The data are a panel dataset of countries from 1990 to 2023 reporting on 19 different indicators. Each of those indicators may be disaggregated by some combination of age and sex as seen in the table below. Its also important to mention that the values are provided as estimates, which have lower and upper bounds.

Estimates may be been reported with character values, e.g. “<100” or “>98”. In order to analyst and plots these data, we have removed the character values and noted them iin teh estimate_flag column.

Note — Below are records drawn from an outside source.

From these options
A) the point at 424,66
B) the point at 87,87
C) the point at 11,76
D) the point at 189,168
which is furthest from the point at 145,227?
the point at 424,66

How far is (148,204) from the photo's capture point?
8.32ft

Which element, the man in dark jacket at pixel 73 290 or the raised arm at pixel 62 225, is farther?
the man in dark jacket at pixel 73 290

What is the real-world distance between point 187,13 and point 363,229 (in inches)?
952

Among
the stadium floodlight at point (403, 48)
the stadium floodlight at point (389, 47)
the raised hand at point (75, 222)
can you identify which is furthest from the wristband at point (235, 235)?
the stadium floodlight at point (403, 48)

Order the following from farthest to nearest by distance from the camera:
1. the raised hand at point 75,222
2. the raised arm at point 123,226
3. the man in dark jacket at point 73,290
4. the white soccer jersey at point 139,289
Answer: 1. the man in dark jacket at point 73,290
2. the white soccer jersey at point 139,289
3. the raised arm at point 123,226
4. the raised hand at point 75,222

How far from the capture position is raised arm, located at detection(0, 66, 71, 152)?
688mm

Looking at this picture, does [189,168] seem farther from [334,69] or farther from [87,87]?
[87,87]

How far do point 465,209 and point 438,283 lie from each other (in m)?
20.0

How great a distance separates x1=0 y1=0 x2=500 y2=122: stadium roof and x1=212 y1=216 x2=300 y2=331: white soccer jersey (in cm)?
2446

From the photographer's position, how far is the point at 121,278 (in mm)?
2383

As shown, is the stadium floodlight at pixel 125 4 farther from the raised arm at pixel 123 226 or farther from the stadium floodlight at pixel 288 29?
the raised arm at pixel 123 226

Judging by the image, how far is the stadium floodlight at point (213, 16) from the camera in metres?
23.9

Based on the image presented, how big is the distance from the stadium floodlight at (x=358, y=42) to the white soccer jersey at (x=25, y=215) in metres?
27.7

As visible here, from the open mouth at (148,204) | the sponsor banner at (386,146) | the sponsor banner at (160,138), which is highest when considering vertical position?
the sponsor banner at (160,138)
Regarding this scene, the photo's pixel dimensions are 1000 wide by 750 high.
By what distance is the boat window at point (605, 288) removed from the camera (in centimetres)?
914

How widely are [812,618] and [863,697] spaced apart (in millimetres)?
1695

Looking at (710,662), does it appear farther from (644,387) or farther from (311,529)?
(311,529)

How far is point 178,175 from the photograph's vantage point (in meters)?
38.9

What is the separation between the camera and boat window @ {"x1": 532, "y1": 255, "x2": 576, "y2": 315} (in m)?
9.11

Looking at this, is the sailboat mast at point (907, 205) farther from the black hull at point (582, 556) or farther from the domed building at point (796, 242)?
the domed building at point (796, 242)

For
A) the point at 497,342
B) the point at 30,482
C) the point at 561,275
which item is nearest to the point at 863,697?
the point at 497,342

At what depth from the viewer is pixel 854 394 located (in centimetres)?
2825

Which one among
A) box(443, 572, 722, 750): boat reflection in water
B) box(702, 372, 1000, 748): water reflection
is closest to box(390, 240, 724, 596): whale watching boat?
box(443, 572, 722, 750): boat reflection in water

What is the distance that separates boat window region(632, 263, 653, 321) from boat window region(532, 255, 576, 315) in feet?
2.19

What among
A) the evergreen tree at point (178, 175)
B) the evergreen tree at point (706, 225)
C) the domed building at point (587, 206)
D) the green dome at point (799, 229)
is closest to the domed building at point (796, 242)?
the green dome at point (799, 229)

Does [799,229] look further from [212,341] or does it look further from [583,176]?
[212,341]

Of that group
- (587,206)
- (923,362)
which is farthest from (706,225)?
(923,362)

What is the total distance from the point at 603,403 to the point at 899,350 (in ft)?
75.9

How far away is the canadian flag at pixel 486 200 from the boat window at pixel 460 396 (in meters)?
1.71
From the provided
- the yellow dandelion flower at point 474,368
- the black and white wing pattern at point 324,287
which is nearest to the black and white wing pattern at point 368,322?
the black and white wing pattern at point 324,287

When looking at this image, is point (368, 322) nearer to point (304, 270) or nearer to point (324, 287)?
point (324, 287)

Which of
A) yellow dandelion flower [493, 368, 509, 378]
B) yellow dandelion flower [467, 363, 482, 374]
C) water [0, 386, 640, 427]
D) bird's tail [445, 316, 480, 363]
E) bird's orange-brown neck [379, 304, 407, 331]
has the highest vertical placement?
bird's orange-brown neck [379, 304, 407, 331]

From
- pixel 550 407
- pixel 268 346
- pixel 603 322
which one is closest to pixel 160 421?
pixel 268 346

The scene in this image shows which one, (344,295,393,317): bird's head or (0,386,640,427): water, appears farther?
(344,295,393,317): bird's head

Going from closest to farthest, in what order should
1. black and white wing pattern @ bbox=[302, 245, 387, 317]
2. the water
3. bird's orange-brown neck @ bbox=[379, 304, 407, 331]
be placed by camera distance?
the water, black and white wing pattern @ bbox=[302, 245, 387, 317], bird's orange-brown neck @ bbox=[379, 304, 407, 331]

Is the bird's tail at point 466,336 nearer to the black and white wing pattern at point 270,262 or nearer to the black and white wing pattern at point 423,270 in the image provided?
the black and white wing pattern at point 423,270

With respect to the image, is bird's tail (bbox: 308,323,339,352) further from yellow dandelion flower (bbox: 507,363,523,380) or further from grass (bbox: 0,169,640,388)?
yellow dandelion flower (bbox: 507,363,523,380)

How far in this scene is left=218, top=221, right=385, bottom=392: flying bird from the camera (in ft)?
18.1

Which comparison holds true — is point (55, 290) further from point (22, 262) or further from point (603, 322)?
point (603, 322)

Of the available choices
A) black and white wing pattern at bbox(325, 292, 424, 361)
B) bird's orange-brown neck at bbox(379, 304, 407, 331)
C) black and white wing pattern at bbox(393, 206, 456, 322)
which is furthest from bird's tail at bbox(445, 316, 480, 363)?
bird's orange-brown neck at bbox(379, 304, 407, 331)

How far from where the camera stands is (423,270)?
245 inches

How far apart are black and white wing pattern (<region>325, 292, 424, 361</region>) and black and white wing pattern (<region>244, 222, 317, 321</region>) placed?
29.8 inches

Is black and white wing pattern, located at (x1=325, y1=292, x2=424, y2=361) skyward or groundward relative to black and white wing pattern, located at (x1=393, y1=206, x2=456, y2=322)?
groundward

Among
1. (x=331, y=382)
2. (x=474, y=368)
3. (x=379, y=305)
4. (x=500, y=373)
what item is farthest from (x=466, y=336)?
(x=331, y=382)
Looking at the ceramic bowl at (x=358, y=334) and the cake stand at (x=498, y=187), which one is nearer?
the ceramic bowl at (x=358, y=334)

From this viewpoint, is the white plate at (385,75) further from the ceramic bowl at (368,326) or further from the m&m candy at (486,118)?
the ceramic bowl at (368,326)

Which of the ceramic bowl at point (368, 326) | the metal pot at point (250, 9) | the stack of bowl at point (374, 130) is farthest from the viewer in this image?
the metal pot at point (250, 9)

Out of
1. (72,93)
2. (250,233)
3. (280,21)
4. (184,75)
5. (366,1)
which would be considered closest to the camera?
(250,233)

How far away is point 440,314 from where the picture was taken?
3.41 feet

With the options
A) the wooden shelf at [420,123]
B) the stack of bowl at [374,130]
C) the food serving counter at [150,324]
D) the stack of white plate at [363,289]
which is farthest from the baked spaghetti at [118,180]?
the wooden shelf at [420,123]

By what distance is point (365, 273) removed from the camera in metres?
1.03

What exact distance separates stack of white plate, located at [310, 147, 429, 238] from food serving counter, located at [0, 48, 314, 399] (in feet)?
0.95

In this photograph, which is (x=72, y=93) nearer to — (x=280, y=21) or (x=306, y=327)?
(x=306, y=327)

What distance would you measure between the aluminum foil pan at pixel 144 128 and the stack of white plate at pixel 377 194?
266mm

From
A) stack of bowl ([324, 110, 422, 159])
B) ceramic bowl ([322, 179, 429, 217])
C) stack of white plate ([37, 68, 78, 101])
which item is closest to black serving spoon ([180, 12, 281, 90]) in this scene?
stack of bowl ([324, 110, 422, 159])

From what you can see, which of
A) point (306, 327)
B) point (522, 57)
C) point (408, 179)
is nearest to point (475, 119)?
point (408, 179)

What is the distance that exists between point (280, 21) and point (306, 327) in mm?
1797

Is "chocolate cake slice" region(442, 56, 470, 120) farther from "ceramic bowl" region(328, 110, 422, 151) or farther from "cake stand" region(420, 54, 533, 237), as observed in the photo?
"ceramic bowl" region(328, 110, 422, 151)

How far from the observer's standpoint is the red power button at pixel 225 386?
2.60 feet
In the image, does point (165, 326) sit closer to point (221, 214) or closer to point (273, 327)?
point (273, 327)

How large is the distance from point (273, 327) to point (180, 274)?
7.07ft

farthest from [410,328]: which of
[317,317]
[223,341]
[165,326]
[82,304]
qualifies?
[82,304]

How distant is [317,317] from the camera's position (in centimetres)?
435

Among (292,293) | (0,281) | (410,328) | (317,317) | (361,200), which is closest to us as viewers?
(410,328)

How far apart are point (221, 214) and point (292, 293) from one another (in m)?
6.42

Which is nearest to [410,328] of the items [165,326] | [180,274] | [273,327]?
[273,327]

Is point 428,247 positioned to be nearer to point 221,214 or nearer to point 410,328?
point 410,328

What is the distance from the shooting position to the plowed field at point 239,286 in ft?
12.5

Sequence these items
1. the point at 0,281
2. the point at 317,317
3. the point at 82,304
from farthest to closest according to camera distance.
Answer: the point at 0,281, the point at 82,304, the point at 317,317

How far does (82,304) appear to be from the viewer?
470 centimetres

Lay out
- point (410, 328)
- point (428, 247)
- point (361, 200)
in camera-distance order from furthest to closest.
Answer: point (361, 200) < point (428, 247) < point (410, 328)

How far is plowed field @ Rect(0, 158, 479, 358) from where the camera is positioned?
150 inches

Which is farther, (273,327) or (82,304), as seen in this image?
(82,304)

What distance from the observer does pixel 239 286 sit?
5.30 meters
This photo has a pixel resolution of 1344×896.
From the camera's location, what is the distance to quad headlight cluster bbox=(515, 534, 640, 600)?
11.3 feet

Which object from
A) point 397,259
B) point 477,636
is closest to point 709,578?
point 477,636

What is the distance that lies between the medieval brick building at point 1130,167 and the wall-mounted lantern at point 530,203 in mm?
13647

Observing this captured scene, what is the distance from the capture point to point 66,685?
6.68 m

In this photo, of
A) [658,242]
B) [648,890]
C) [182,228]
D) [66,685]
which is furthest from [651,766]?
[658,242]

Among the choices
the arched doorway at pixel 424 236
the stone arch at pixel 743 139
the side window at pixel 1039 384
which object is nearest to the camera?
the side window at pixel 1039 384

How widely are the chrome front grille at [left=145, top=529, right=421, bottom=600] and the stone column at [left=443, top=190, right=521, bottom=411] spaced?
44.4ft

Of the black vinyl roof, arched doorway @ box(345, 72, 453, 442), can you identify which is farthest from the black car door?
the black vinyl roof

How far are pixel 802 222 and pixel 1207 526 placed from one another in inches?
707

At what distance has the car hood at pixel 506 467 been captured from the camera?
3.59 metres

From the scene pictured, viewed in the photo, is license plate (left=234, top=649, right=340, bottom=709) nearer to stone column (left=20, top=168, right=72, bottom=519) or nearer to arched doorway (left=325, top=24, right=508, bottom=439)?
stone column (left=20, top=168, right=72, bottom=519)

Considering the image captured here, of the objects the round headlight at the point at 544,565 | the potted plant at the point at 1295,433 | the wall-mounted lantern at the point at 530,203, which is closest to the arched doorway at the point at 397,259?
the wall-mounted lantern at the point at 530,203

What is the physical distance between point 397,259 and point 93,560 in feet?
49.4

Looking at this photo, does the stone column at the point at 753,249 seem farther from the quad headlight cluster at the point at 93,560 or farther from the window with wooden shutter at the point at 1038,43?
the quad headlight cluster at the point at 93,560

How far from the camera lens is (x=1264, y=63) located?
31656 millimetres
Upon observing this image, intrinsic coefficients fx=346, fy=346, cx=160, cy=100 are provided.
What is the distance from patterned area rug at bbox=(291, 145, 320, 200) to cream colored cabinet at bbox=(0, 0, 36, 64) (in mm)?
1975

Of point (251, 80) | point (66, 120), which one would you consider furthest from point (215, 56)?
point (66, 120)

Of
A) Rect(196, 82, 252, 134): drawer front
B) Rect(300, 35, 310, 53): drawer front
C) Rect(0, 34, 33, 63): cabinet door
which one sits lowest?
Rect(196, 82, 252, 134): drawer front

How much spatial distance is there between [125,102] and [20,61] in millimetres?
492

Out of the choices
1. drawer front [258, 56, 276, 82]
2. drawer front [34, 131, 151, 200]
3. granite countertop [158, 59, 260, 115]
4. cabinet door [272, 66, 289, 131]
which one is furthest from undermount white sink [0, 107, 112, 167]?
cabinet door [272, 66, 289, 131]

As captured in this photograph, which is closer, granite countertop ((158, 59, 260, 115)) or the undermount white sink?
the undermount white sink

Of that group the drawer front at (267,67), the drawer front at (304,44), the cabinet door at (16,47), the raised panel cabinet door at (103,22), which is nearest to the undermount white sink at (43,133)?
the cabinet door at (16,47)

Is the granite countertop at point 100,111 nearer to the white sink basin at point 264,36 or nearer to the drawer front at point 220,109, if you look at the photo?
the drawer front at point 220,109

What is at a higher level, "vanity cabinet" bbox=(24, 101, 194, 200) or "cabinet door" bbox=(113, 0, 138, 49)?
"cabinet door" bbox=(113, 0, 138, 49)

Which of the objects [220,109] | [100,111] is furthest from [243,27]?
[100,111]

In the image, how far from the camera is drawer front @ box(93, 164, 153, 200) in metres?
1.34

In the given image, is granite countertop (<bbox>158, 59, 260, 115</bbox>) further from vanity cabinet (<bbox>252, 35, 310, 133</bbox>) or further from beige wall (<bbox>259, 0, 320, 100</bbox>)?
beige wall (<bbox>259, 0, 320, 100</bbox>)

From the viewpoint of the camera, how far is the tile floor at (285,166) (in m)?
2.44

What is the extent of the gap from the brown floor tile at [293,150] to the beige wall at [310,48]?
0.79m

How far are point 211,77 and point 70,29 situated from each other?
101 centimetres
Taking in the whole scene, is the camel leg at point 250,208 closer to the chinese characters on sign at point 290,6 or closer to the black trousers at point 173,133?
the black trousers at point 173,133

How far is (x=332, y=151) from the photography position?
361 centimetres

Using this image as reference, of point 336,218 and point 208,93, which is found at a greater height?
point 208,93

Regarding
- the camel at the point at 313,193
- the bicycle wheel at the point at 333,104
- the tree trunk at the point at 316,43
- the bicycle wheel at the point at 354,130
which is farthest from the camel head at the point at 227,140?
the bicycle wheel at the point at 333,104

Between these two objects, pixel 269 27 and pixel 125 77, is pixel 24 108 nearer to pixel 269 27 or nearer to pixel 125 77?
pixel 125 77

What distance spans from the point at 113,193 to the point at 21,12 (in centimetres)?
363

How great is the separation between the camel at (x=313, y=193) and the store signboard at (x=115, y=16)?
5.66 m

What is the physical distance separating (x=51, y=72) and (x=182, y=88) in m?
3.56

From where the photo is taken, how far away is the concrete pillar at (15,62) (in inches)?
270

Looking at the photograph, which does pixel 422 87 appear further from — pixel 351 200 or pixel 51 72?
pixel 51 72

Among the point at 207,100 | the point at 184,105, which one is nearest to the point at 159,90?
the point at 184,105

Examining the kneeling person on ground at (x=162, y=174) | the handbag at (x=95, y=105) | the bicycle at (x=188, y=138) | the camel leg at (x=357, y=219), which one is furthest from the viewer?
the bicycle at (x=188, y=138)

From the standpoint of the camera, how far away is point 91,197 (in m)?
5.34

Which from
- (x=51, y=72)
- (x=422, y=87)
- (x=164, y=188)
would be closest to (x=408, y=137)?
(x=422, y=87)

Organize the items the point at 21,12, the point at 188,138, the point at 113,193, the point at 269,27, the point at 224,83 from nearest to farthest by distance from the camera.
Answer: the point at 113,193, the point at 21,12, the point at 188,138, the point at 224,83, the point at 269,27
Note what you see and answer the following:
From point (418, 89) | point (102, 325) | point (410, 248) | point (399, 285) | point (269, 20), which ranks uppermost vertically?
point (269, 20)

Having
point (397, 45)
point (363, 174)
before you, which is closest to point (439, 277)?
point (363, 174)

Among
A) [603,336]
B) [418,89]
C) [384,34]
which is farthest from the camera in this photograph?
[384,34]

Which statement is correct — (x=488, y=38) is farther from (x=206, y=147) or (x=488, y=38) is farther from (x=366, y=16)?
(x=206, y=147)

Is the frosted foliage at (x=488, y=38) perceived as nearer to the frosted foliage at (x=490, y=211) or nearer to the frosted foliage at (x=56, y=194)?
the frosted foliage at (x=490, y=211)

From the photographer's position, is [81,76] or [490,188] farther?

We have also provided a few additional columns to the dataset. - pepfar: a logical value that notes whether the country is a PEPFAR country or not - indicator_type: a character value that tells you whether the estimate is an integer, percentage, rate, or ratio - achv_95_plhiv and achv_95_relativ: a logical value that identifies whether the country in a given year has achieved all three 95 goal (with PLHIV or relative base, see ) with the point estimate. This achievement is broken down by each age and sex group (All, 0-15, 15+, Female/15+ Male/15+) - achv_epi_control: a logical vlaue that indentifies whether a country in a given year has achieved all three requirements for epidemic control (IMR less than 1 and both new infections and deaths declining, see ).

Integer Indicators
Number AIDS Related Deaths All, 0-14, 15+
Number Deaths Averted by ART All
Number Infections Averted by PMTCT 0-14
Number Known Status of PLHIV All, 0-14, 15+, Female/15+, Male/15+
Number New HIV Infections All, 0-14, 15+
Number PLHIV All, 0-14, 15+, Female/15+
Number PMTCT Needing ART Female/15-49
Number PMTCT Receiving ART Female/15-49
Number Total Deaths to HIV Population All, Female, Male
Number VLS of PLHIV All, 0-14, 15+, Female/15+, Male/15+
Number on ART of PLHIV All, 0-14, 15+, Female/15+, Male/15+
Percent Indicators
Percent Known Status of PLHIV All, 0-14, 15+, Female/15+, Male/15+
Percent VLS of PLHIV All, 0-14, 15+, Female/15+, Male/15+
Percent VLS on ART All, 0-14, 15+, Female/15+, Male/15+
Percent on ART of PLHIV All, 0-14, 15+, Female/15+, Male/15+
Percent on ART with Known Status All, 0-14, 15+, Female/15+, Male/15+
Rate Indicators
Incidence (per 1,000) All
Prevalence 15-49, Female/15-24, Male/15-24
Ratio Indicators
Incidence mortality ratio (IMR) All

As you can see, there are multiple different disaggregates, especially across indicators. For instance, if you were looking at “Number AIDS Related Deaths”, there is total and age disaggregates for 0-14 and 15+, but its not broken down by sex.

As such, it is important to filter for the age/sex/indicator type disaggregates that are you interested in before diving further into your analytics to avoid any potential double counting.